### Extract provided
╭──

Allocators: cross-thread order pipeline

A market-data thread hands off 64-byte Orders to a risk thread. The risk thread frees them after checking positions, limits, and velocity. This is the pattern every real trading system uses, and it is the one that breaks naïve thread-local pool allocators (those whose pool can only return memory on the allocating thread) — the free happens on a different thread from the alloc.

The thesis

In a cross-thread trading pipeline, the allocator design is a derivative of the threading model. Malloc's median is fine; its tail drifts under background heap pressure — other subsystems sharing the heap, fragmentation accumulating, arena locks contending. The size of that drift depends on topology: modest (~1.15–1.3× p99.9) when producer and consumer share a CCX, substantial (~2.3–2.5×) when they don't.

This post measures three strategies for the cross-thread free pattern: the baseline that most real systems actually ship, and two honest domain-specific designs. The result that survives contact with the data isn't the one the design discussion would lead you to expect: the bump-pointer arena's theoretical fast-path advantage doesn't materialise against the freelist's amortised return queue, and the gap between the pool variants and new/delete is much smaller on same-CCX than the design framing implies.

╰──

### What to work on
[a] According to the allocator post, what causes malloc's tail to drift under background heap pressure? Name every cause it gives.
[b] Pick up the allocator post after its last sentence and write the next part.
The listing that comes next has no connection to the allocator post.

### Dataset extract
╭──

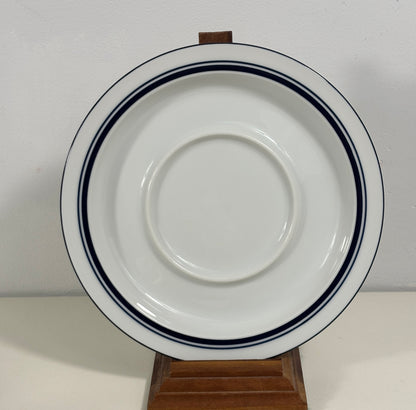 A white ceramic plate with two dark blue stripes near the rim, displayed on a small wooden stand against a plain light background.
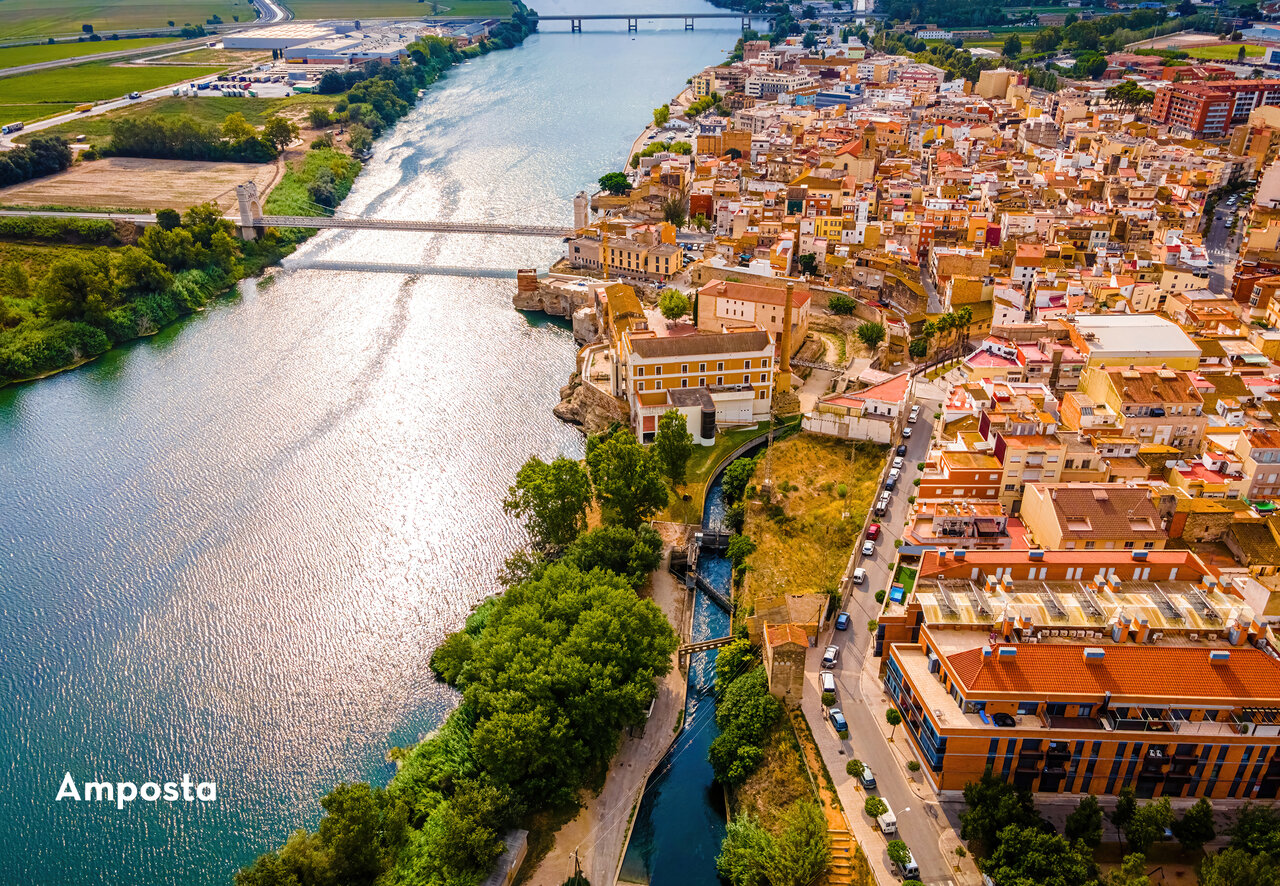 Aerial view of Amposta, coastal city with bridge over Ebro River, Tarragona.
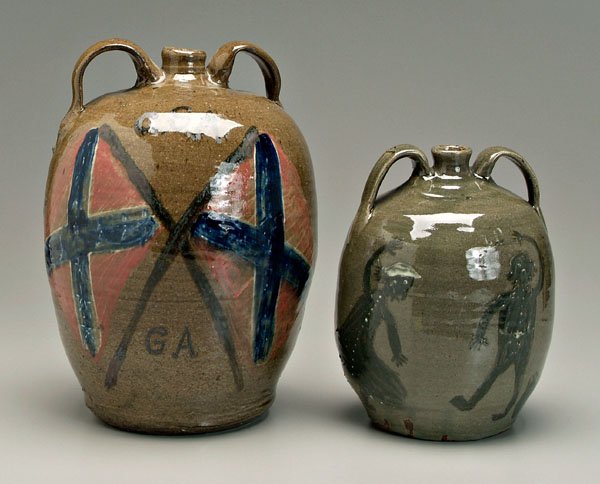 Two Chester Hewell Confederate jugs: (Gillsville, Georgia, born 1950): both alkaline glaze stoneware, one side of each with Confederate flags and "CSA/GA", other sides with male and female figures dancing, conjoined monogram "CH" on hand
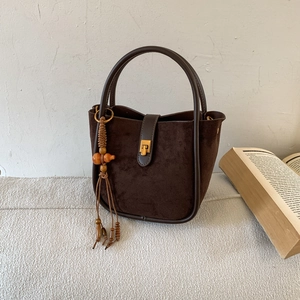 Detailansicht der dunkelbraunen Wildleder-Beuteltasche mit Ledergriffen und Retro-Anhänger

╰──

### List of answers
[a] Other subsystems sharing the heap, fragmentation accumulating, and arena locks contending.

[b]
Setup

The Order struct

struct alignas(64) Order {
    uint64_t ts_create_tsc;  // TSC at producer construction
    uint64_t seq;
    int64_t  price;
    int32_t  qty;
    uint32_t client_id;
    uint32_t symbol_id;
    uint32_t risk_seq;
    Side     side;
    uint8_t  arena_idx;      // used by variant 3; zero otherwise
    uint8_t  _pad[18];
};
static_assert(sizeof(Order)  == 64);
static_assert(alignof(Order) == 64);

Fixed 64 B, exactly one cache line. The size is representative of an internal order representation — production orders carry variable-length FIX fields, but the allocator story is independent of payload contents.

Three variants

cross-thread-malloc — baseline. new Order on the producer, delete on the consumer. No domain-specific allocator. Every real system starts here.

freelist-return-queue — producer keeps a thread-local freelist seeded from a pre-allocated slab of 4096 slots. Consumer pushes freed Orders back to the producer via a second SPSC queue (C→P, depth 1024). Producer drains the return queue in batches of 32 when its local freelist runs empty. The "magazine" pattern, simplified for the 1P/1C case.

arena-batch-handoff — producer bump-allocates from one of four rotating arenas (4096 slots each, 16K total in-flight capacity). Consumer increments a per-arena drain counter. Producer reuses an arena only when consumer_pos >= producer_pos — the consumer has acknowledged every order from the arena's last fill. No freelist, no return queue: the producer's fast path is one bounds check and one pointer increment.

All three use the same SPSC queue primitive from Demo 4 for the main forward path (producer → consumer). freelist-return-queue also uses it for the return path (consumer → producer).

Threading model

Thread	Core	CCX
Producer (T_p)	4	CCX1
Consumer (T_c)	5	CCX1
Background heap (T_bg)	6	CCX1

T_p and T_c are on the same CCX, sharing an L3 — matching Demo 4's topology so queue-crossing costs are comparable. T_bg is also on CCX1 so it shares the L3 cache, which is the realistic "other subsystem on the same NUMA domain" model.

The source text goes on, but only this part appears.